■ **Extracted records**
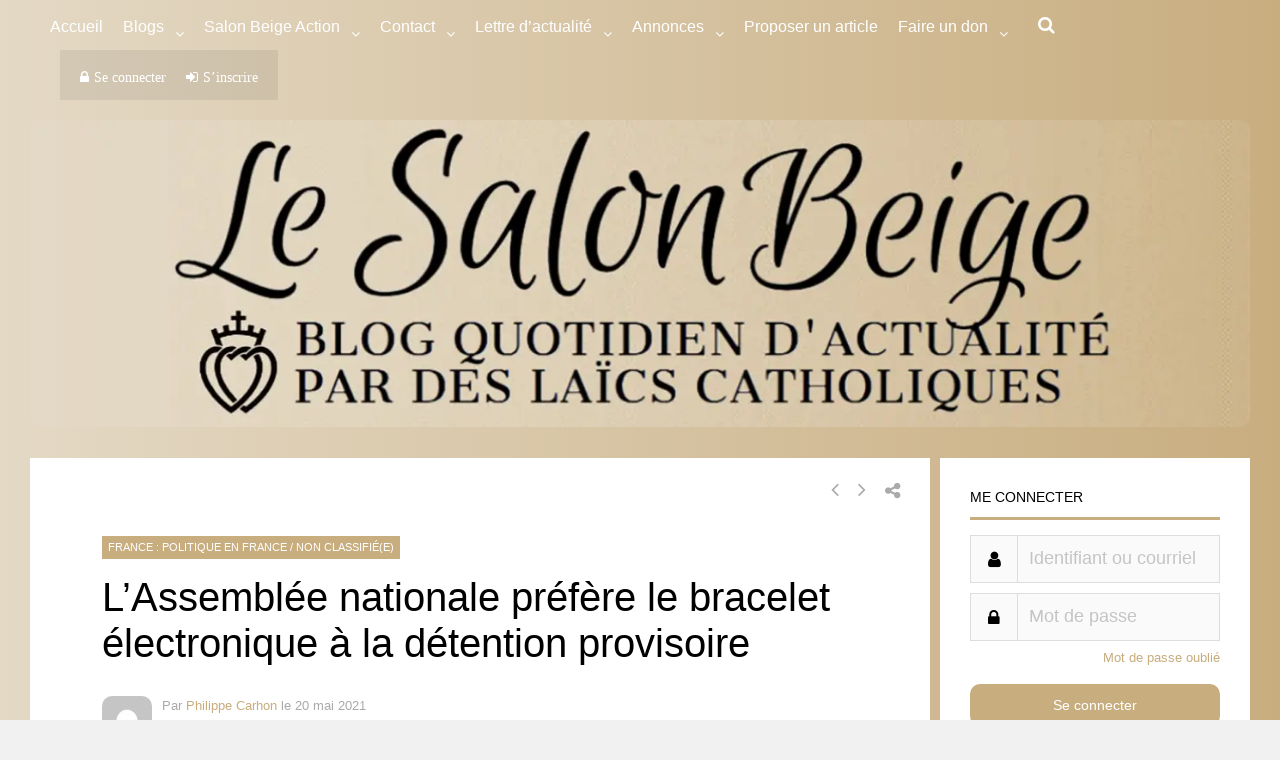

--- FILE ---
content_type: text/html; charset=utf-8
request_url: https://theochrone.fr/en/spill/day_mobile?date_seule_day=1&date_seule_month=2&date_seule_year=2026&proper=roman
body_size: -97
content:








<style>
a
{
    color: black;
    text-decoration: none;
}
a:hover
{
    text-decoration: underline;
}
</style>

<a href="https://theochrone.fr/kalendarium/date_seule?date_seule_day=1&amp;date_seule_month=2&amp;date_seule_year=2026&amp;proper=roman&amp;pal=False#resultup" target="blank" id="today" class="black-link" alt="More details on Theochrone" title="More details on Theochrone">Feb. 1, 2026</a> : <a target='blank' href="http://introibo.fr/Dimanche-de-la-Septuagesime" id="text-mass" alt="Texts of the Mass and the Divine Office" title="Texts of the Mass and the Divine Office">Septuagesima Sunday </a>
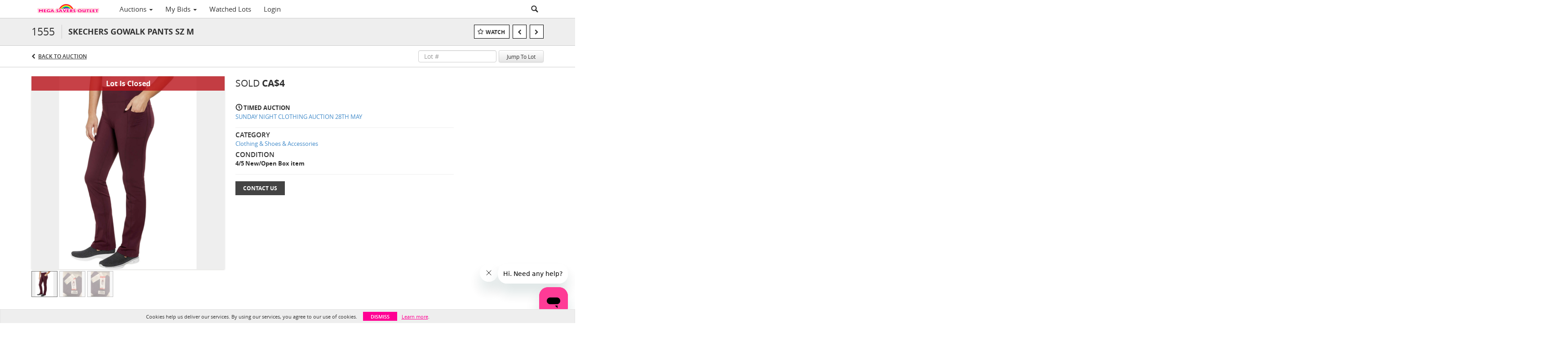

--- FILE ---
content_type: text/plain;charset=UTF-8
request_url: https://megasaversauction.com/generate-ably-token?rnd=7073644231872855
body_size: 256
content:
eyJhbGciOiJIUzI1NiIsInR5cCI6IkpXVCIsImtpZCI6IjFUcTV0Zy50OFlIY1EifQ.[base64].xt6bWuUISo_oITbMSJV7_Khq84YgWDnnvBBZQh0sCZo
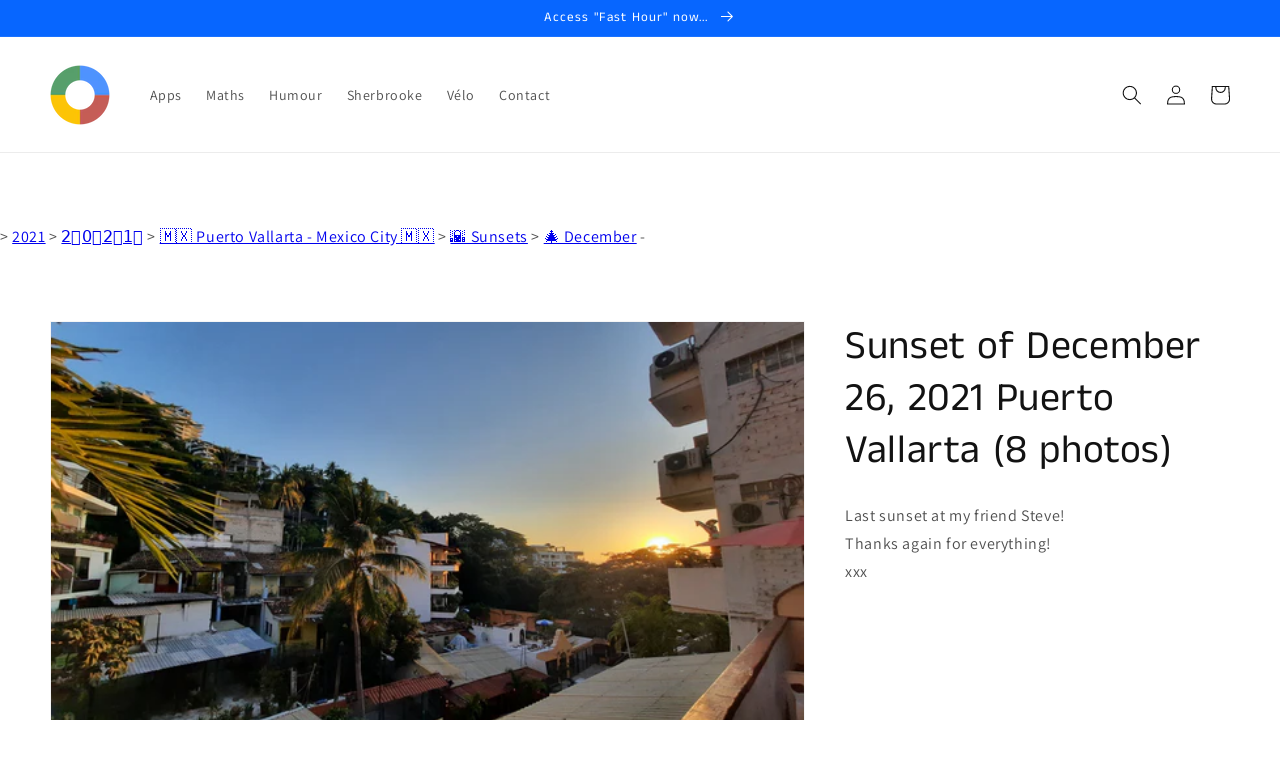

--- FILE ---
content_type: text/html; charset=utf-8
request_url: https://www.google.com/recaptcha/api2/aframe
body_size: -85
content:
<!DOCTYPE HTML><html><head><meta http-equiv="content-type" content="text/html; charset=UTF-8"></head><body><script nonce="f2gBPXFUOCFEssQqUzNLug">/** Anti-fraud and anti-abuse applications only. See google.com/recaptcha */ try{var clients={'sodar':'https://pagead2.googlesyndication.com/pagead/sodar?'};window.addEventListener("message",function(a){try{if(a.source===window.parent){var b=JSON.parse(a.data);var c=clients[b['id']];if(c){var d=document.createElement('img');d.src=c+b['params']+'&rc='+(localStorage.getItem("rc::a")?sessionStorage.getItem("rc::b"):"");window.document.body.appendChild(d);sessionStorage.setItem("rc::e",parseInt(sessionStorage.getItem("rc::e")||0)+1);localStorage.setItem("rc::h",'1769764766809');}}}catch(b){}});window.parent.postMessage("_grecaptcha_ready", "*");}catch(b){}</script></body></html>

■ **What the task asks**
From the material above, print everything exactly except the pictures.

■ **Exercise result**
--- FILE ---
content_type: text/html; charset=utf-8
request_url: https://theochrone.fr/en/spill/day_mobile?date_seule_day=1&date_seule_month=2&date_seule_year=2026&proper=roman
body_size: -97
content:








<style>
a
{
    color: black;
    text-decoration: none;
}
a:hover
{
    text-decoration: underline;
}
</style>

<a href="https://theochrone.fr/kalendarium/date_seule?date_seule_day=1&amp;date_seule_month=2&amp;date_seule_year=2026&amp;proper=roman&amp;pal=False#resultup" target="blank" id="today" class="black-link" alt="More details on Theochrone" title="More details on Theochrone">Feb. 1, 2026</a> : <a target='blank' href="http://introibo.fr/Dimanche-de-la-Septuagesime" id="text-mass" alt="Texts of the Mass and the Divine Office" title="Texts of the Mass and the Divine Office">Septuagesima Sunday </a>

--- FILE ---
content_type: text/plain;charset=UTF-8
request_url: https://megasaversauction.com/generate-ably-token?rnd=7073644231872855
body_size: 256
content:
eyJhbGciOiJIUzI1NiIsInR5cCI6IkpXVCIsImtpZCI6IjFUcTV0Zy50OFlIY1EifQ.[base64].xt6bWuUISo_oITbMSJV7_Khq84YgWDnnvBBZQh0sCZo

--- FILE ---
content_type: text/html; charset=utf-8
request_url: https://www.google.com/recaptcha/api2/aframe
body_size: -85
content:
<!DOCTYPE HTML><html><head><meta http-equiv="content-type" content="text/html; charset=UTF-8"></head><body><script nonce="f2gBPXFUOCFEssQqUzNLug">/** Anti-fraud and anti-abuse applications only. See google.com/recaptcha */ try{var clients={'sodar':'https://pagead2.googlesyndication.com/pagead/sodar?'};window.addEventListener("message",function(a){try{if(a.source===window.parent){var b=JSON.parse(a.data);var c=clients[b['id']];if(c){var d=document.createElement('img');d.src=c+b['params']+'&rc='+(localStorage.getItem("rc::a")?sessionStorage.getItem("rc::b"):"");window.document.body.appendChild(d);sessionStorage.setItem("rc::e",parseInt(sessionStorage.getItem("rc::e")||0)+1);localStorage.setItem("rc::h",'1769764766809');}}}catch(b){}});window.parent.postMessage("_grecaptcha_ready", "*");}catch(b){}</script></body></html>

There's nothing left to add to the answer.